● Instructions for the task
Retype each entry exactly. Skip any pictures.

=== Records provided ===

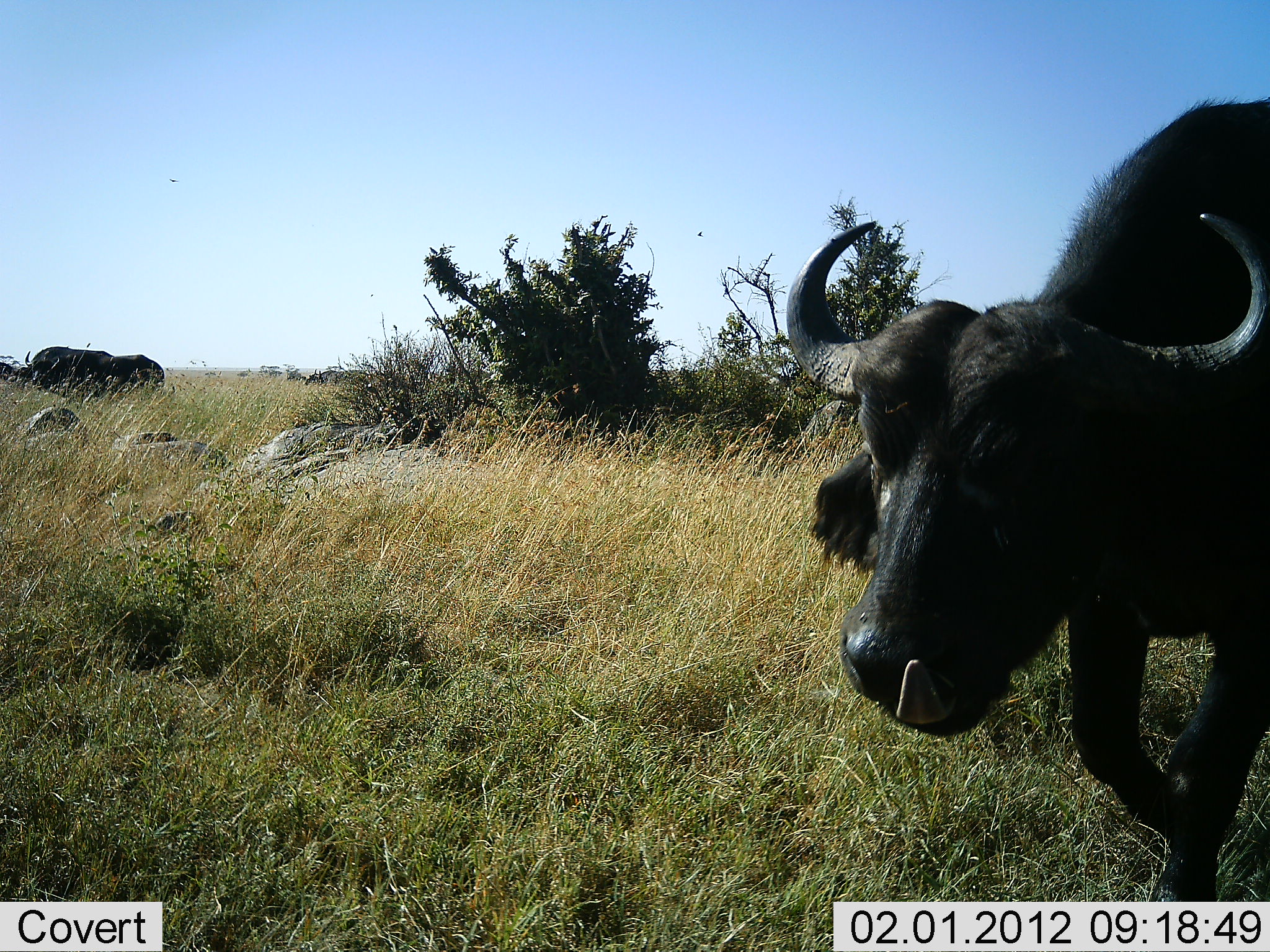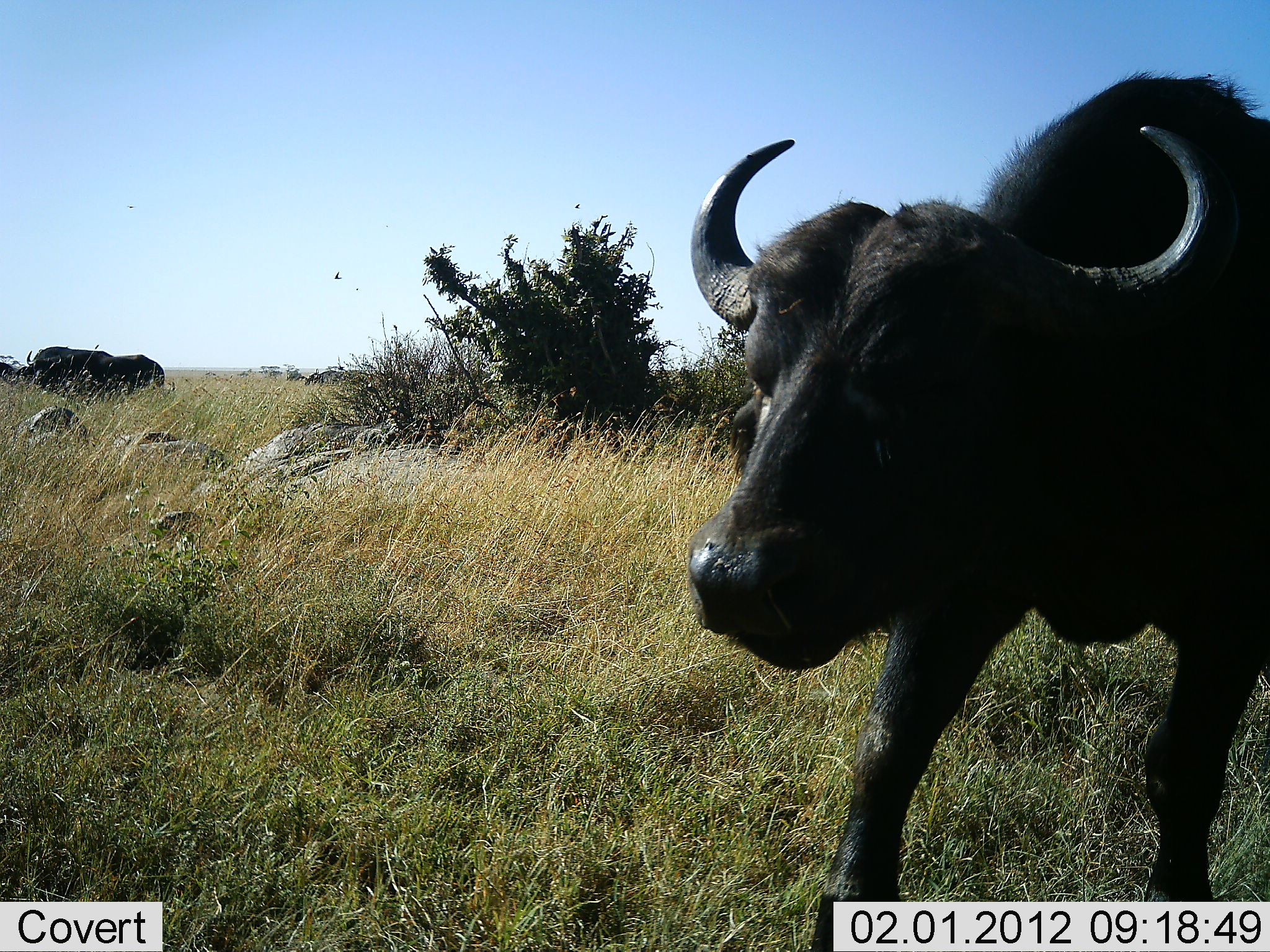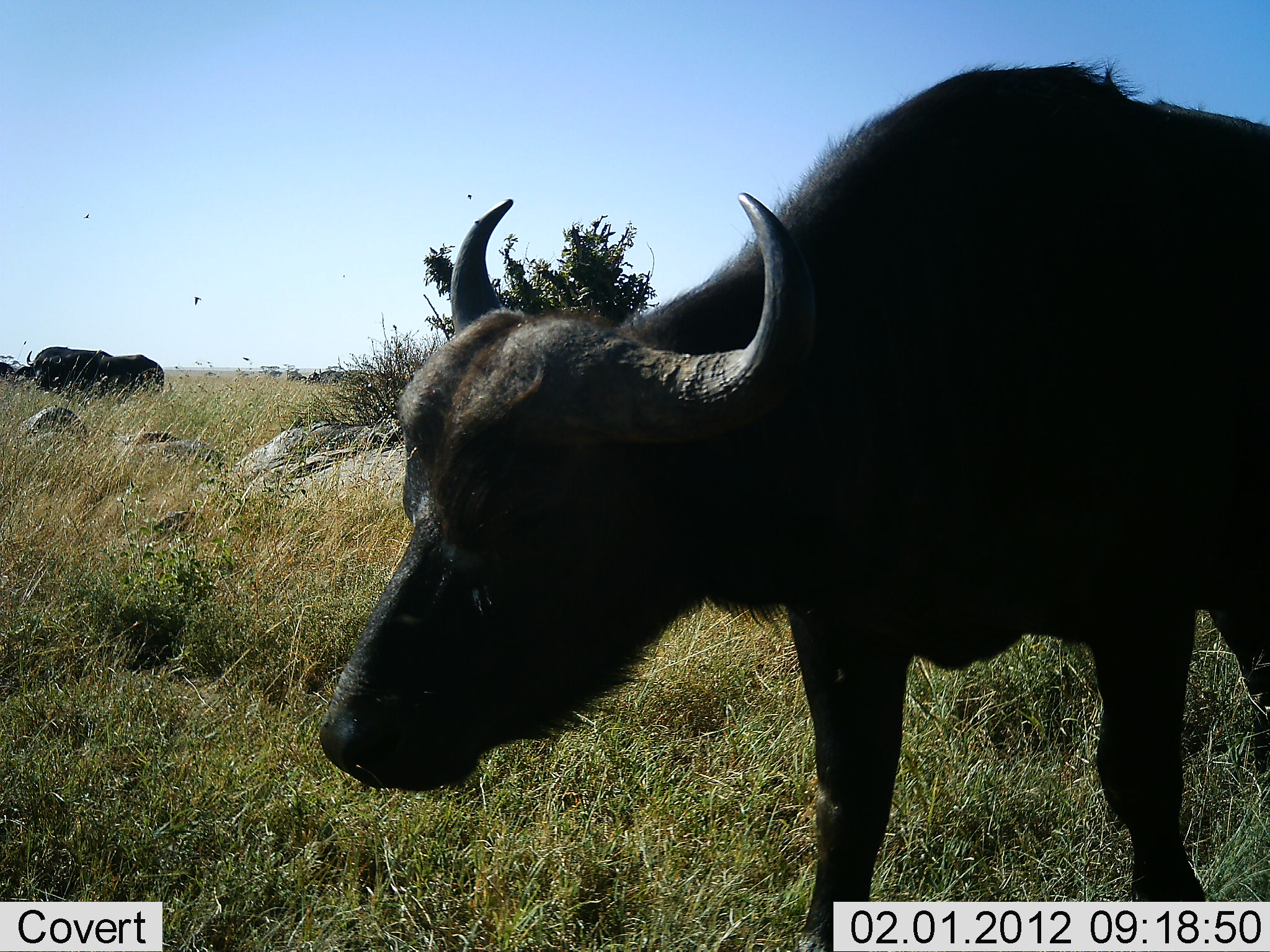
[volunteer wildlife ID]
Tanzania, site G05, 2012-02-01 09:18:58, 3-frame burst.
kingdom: Animalia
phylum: Chordata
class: Mammalia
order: Artiodactyla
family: Bovidae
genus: Syncerus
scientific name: Syncerus caffer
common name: cape buffalo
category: buffalo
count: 2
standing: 71%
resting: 0%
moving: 82%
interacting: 6%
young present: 0%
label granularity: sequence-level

===

● Problem solution
[volunteer wildlife ID]
Tanzania, site G05, 2012-02-01 09:18:58, 3-frame burst.
kingdom: Animalia
phylum: Chordata
class: Mammalia
order: Artiodactyla
family: Bovidae
genus: Syncerus
scientific name: Syncerus caffer
common name: cape buffalo
category: buffalo
count: 2
standing: 71%
resting: 0%
moving: 82%
interacting: 6%
young present: 0%
label granularity: sequence-level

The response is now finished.